Writers now have immediate access to readers—not only through books, but through a vast compendium of outlets: magazines, newspapers, blogs, social media, and now ebooks. The Internet has given us freedom to create and share our work directly, and this unfettered access is unlike anything we’ve ever seen before.
I was an early adopter of the idea of independent publishing, selling my shorts on Amazon as individual stories and anthologies.
Content wasn’t hard to come by—instead of quipping on Facebook and Twitter, writers spent their down time trying to impress each other with clever and scary short fiction. One of the saddest casualties of the social media storm were the smaller online sites and magazines, run by laypeople, writers all, that encouraged writers to share their free-form work. Flash fiction, a very short form, usually less than 1,000 words, was a hit, with multiple websites supporting authors, published and not, who wanted to try their hand at the challenge: tell a complete story without breaking the fixed word count.
Many of us took the challenge, myself included. There was something magical about sharing these quick little stories, written the same day as they appeared online. Of course, now that we can publish a novel the day after we finish it (thought I wouldn’t recommend that course—editing is still paramount, and that takes time) the novelty of flash fiction has worn off.

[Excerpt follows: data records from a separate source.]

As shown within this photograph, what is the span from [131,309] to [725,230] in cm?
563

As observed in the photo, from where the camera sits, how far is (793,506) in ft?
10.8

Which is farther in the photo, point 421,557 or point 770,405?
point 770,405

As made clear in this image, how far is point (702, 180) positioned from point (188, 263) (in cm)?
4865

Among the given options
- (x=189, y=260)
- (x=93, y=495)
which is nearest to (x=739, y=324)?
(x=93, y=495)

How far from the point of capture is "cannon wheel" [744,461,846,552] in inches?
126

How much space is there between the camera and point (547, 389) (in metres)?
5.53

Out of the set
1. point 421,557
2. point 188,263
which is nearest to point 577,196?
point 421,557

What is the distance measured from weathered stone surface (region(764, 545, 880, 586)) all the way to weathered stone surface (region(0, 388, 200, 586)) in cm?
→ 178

I’ve long looked to short stories as a way to have a bit of fun with my writing, to step outside my comfort zone.
I call it my Johnny Depp career path, doing only what I love, and what’s fun. First person, horror, flash fiction—these are the ways I get my jollies on the side. I’d written three novels before I ever tried my hand at short fiction. But when I did, I discovered an entirely new world, and my love of the short form grew from there. I began placing stories in magazines, writing for anthologies, for the online forums, the works. I love the freedom and limitations of the form, and I still use it as a playground of sorts, a way to stretch my wings and explore genres I wouldn’t normally write in.
My short stories are little slices, vignettes. Crimes of the heart, the mind, the soul.
They’re the bits and pieces that fall from my mind while I’m writing long form novels, the ideas that don’t have a place in my current work. Some are quite short, others have bloomed into novellas. Some have been published before, some are brand new.
I decided to start my own publishing house, Two Tales Press, so you could get a taste of these sweet little lies, too.